In RS-eco/rISIMIP: R Package for processing ISIMIP data in R

knitr::opts_chunk$set(echo = FALSE, fig.width=14, fig.height=8, warning=FALSE, comment=NA, message=FALSE, eval=F)

Bioclim correlation

Read in the bioclimatic variables, which are included in the package. Note: The code for creating the bioclimg files (bioclim.R) is included in the data-raw folder on Github.

#Load rISIMIP package
library(rISIMIP)

#List data files
d <- data(package="rISIMIP")
bioclim_files <- d$results[,"Item"][grep(x=d$results[,"Item"], pattern="bioclim")]

#Load data as raster
bioclim_ref <- lapply(bioclim_files, function(x) raster::rasterFromXYZ(get(data(list=x))))
bioclim_ref <- lapply(bioclim_ref, function(x){
  names(x) <- paste0("bio", 1:19)
  return(x)
})

Check for correlation using variance inflation factors

VIF can be used to detect collinearity (Strong correlation between two or more predictor variables). Collinearity causes instability in parameter estimation in regression-type models. The VIF is based on the square of the multiple correlation coefficient resulting from regressing a predictor variable against all other predictor variables. If a variable has a strong linear relationship with at least one other variables, the correlation coefficient would be close to 1, and VIF for that variable would be large. A VIF greater than 10 is a signal that the model has a collinearity problem.

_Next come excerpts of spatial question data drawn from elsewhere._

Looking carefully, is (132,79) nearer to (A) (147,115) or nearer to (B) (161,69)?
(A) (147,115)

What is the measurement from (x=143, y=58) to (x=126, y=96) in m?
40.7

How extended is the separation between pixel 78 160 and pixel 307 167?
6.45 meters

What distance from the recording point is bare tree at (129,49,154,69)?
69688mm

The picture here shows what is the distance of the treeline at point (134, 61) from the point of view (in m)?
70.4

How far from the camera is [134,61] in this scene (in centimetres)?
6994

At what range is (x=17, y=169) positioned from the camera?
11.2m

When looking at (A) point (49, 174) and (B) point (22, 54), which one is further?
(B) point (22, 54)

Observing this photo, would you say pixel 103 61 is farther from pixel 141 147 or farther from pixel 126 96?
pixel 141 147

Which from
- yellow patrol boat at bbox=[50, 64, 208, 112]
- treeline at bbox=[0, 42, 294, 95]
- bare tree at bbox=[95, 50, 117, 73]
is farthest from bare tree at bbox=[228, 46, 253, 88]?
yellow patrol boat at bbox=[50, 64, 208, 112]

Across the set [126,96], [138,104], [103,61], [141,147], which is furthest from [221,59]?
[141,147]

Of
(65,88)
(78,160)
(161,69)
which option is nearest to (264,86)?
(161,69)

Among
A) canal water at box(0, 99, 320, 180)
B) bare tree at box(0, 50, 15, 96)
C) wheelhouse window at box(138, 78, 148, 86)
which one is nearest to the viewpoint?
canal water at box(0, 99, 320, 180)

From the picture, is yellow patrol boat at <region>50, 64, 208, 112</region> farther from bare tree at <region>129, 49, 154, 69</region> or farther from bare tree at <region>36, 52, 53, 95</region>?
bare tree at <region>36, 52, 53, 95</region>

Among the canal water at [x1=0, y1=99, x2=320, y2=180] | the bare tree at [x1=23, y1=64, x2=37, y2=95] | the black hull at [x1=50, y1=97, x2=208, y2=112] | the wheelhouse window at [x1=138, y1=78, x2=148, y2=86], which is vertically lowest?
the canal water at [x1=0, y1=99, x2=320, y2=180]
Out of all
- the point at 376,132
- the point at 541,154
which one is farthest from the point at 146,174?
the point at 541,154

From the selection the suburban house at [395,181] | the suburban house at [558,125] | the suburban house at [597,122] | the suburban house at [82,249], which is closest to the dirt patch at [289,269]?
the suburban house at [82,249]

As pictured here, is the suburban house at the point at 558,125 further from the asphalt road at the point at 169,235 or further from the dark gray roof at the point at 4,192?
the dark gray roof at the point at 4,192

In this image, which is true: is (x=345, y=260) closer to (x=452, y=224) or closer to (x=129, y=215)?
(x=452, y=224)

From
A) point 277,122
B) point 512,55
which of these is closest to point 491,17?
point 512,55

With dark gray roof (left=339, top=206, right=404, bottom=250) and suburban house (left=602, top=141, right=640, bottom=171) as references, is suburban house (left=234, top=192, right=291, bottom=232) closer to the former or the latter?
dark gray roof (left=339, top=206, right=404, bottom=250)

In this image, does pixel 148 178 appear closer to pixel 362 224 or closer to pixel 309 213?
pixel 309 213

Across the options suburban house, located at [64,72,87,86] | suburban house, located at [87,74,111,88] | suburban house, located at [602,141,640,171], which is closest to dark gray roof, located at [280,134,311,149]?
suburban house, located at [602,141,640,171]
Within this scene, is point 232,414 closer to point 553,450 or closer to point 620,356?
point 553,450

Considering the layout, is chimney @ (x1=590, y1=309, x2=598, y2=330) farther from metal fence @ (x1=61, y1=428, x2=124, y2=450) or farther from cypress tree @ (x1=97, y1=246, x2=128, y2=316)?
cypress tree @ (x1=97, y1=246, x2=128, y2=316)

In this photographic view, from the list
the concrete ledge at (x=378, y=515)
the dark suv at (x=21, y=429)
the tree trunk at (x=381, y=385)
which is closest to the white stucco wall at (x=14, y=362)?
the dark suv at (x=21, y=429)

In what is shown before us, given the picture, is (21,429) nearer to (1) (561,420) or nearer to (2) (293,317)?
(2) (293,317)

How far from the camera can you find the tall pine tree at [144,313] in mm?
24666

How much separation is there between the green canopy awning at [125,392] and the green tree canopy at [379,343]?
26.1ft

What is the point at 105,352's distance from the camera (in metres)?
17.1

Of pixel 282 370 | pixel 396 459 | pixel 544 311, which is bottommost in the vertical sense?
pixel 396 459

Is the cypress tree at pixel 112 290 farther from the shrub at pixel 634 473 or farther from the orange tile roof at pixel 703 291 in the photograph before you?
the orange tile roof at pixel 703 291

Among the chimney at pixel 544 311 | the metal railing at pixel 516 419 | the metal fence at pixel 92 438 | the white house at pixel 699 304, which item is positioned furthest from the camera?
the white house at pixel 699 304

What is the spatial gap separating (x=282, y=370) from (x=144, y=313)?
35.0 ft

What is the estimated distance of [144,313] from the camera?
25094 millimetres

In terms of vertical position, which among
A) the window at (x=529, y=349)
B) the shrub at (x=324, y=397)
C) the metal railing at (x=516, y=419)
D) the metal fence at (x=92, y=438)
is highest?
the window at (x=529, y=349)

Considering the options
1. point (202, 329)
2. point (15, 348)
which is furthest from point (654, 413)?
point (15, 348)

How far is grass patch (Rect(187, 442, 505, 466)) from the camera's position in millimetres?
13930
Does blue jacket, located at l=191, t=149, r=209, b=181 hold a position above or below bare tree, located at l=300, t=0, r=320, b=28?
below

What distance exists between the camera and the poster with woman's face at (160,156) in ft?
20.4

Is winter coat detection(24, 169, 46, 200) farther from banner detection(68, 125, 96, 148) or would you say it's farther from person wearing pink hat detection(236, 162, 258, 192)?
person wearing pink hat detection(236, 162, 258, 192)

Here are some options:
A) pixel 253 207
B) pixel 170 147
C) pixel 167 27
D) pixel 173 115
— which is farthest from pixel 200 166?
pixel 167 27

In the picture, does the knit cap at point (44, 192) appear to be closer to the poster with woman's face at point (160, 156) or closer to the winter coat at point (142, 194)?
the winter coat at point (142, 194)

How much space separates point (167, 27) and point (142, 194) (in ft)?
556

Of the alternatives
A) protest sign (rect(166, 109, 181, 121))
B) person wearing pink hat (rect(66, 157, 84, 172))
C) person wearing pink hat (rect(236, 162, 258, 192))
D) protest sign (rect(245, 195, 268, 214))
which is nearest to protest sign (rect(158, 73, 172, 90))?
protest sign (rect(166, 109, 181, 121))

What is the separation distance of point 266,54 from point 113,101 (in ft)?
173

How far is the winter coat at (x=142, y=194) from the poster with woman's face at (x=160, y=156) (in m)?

Load usdm R-package from Babak Naimi

#install.packages("usdm")
library(usdm)

Vif function calculates this statistic for all variables in x.

vif_bio <- lapply(bioclim_ref, FUN=function(x) vif(x, maxobservations=201600))
vif_bio <- lapply(vif_bio, function(x){
  x$Variables <- paste0("bio", 1:19)
  return(x)
  })
vif_bio <- Reduce(function(dtf1,dtf2) dplyr::full_join(dtf1, dtf2, by="Variables"), vif_bio)
colnames(vif_bio) <- c("Variables", sub("bioclim_", "", sub("_landonly.csv.xz", "", basename(bioclim_files))))
knitr::kable(vif_bio)

vifcor and vifstep uses two different strategy to exclude highly collinear variable through a stepwise procedure.

vifcor, first find a pair of variables which has the maximum linear correlation (greater than th), and exclude one of them which has greater VIF. The procedure is repeated untill no variable with a high corrrelation coefficient (greater than threshold) with other variables remains.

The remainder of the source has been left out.